» Given passage
□ □ □ □

Hardware Efficient Randomized SVD


TL;DR

Replacing FP32 Householder QR with 16-bit matrix multiplications and Cholesky QR in randomized SVD achieves a 4.1× speedup over torch.svd_lowrank for online KV-Cache compression, with negligible accuracy loss on the RULER benchmark.

1. Introduction

Large Language Models are increasingly deployed at long context lengths — hundreds of thousands of tokens — creating a severe memory bottleneck. During autoregressive generation, the attention mechanism caches every previously computed Key and Value (KV) state. This KV-Cache grows as $\mathcal{O}(L \cdot d \cdot N_\text{layers})$, where $L$ is the sequence length and $d$ the per-head hidden dimension. For a 32-layer model with head dimension 512 at 128k-token context in 16-bit precision, the KV-Cache alone requires tens of gigabytes — often comparable to the model weights themselves.

□ □ □ □

» Data lines

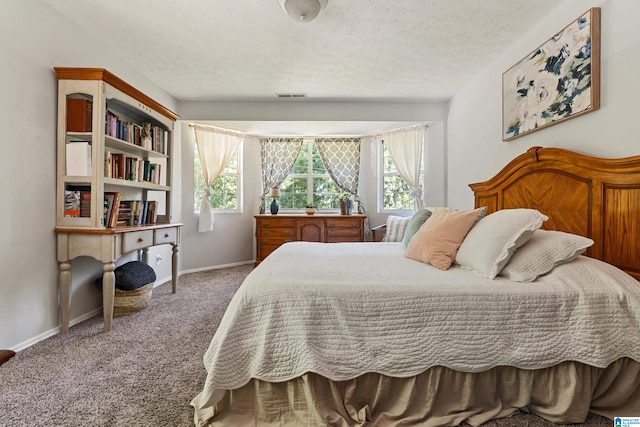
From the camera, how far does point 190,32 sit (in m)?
2.38

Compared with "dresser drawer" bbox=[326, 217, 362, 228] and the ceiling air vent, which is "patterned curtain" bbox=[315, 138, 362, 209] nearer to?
"dresser drawer" bbox=[326, 217, 362, 228]

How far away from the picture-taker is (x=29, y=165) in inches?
77.8

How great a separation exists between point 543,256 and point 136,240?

□ □ □ □

» Problems
(a) In the randomized SVD write-up, how much faster than torch.svd_lowrank is the described approach for online KV-Cache compression?
(b) Check each statement against the randomized SVD write-up and answer yes or no, quoting the words that decide it: (i) The approach swaps FP32 Householder QR for Cholesky QR. (ii) The accuracy loss on the RULER benchmark is large. (iii) The KV-Cache size depends on the sequence length.
(c) Carry on the randomized SVD write-up after its last sentence, keeping its technical voice.

» The results
(a) It achieves a 4.1× speedup over torch.svd_lowrank.

(b)
(i) Yes: "Replacing FP32 Householder QR with 16-bit matrix multiplications and Cholesky QR"
(ii) No: "with negligible accuracy loss on the RULER benchmark"
(iii) Yes: "where $L$ is the sequence length"

(c)
SVD-based compression addresses this directly. Recent work, xKV [5], observes that the dominant singular vectors of KV-Caches are well-aligned across adjacent layers. Concatenating the KV-Caches of $G$ adjacent layers and applying one shared SVD extracts a basis common to all of them — achieving up to 8× higher compression while maintaining accuracy. However, that memory saving comes at a cost: xKV must compute SVD online during the prefill phase of every request, and this step becomes a significant and growing fraction of prefill latency.

In this blog post we will walk through:

  1. How SVD compresses matrices in general.
  2. How xKV applies SVD to the KV-Cache.
  3. Why existing PyTorch SVD implementations — both full and randomized — remain a bottleneck online.

Then we present two targeted optimizations to randomized SVD — 16-bit matrix multiplications for the power iteration (unlocking Tensor Cores) and a numerically robust Cholesky QR for orthogonalization — that together deliver a 4.1× speedup over torch.svd_lowrank with negligible accuracy loss on RULER.

Our implementation is publicly available at github.com/bairixie/kv-svd, evaluated within the xKV framework on an NVIDIA RTX A6000.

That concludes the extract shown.